La « ruecratie », modalité pertinente de réinvention citoyenne de la démocratie en Afrique ?

  • Bille Kome, Daniel Claude (Université Jean Moulin Lyon 3)

Abstract

Traiter de la démocratie en Afrique ne relève pas d’une illumination singulière, tant les travaux sur la question foisonnent, notamment depuis les années 90, marquées par le vent de démocratisation qui a traversé le continent. Seulement, la consolidation du « cratos » (pouvoir) du « dèmos » (peuple) en Afrique continue à susciter les débats les plus nourris, le continent-berceau de l’humanité demeurant cloisonné à la remorque des avancées démocratiques mondiales.

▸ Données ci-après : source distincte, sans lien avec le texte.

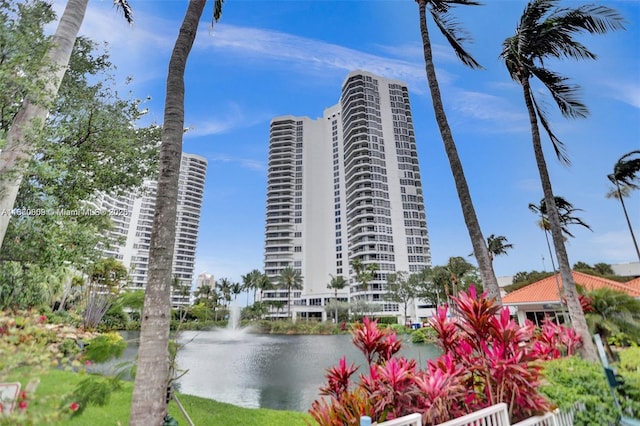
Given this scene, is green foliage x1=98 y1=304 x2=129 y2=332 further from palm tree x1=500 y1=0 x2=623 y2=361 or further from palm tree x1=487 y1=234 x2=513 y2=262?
palm tree x1=487 y1=234 x2=513 y2=262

C’est ainsi que, pour les uns, la démocratie reste un « luxe » pour les pays africains, n’étant pas une priorité et une pré-condition pour le développement ; pour les autres, la démocratie n’est manifestement pas compatible avec l’ontologie et l’anthropologie politiques profondes du continent. Ce pessimisme démocratique observé dans moult cénacles savants et populaires africains ne doit pas occulter le fait qu’un renouveau démocratique est en train de prendre corps sur le continent, à travers ce qu’il est convenu d’appeler la « ruecratie ». A travers ce néologisme, il s’agit de décrire un phénomène d’investissement matériel et symbolique de l’espace de la rue par des citoyens désireux de provoquer et d’impulser le changement politique à l’intérieur de leurs sociétés politiques respectives. Une telle modalité de réappropriation du politique et du pouvoir par le peuple semble désormais séduire les jeunesses africaines, dans un contexte où le verrouillage institutionnel sous couvert de « démocratie représentative » inhibe la capacité des peuples africains à participer de manière décisive et persuasive à la gestion des affaires de la « polis » (cité). Partant des événements qui ont conduit à l’éviction du président burkinabé Blaise Compaoré en 2014, la présente communication entend questionner la pertinence théorique et sociologique de la ruecratie comme modalité à la fois de réinvention populaire de la démocratie en Afrique, de réappropriation de la gestion du pouvoir et de la gouvernance politique par des citoyens posés ici en contre-pouvoirs, mais surtout en acteurs des « innovations démocratiques ». Par ailleurs, il est nécessaire de procéder à une problématisation évaluative de l’efficacité et de l’impact politiques concrets de ce phénomène qui entend réenchanter et renouveler la démocratie en Afrique.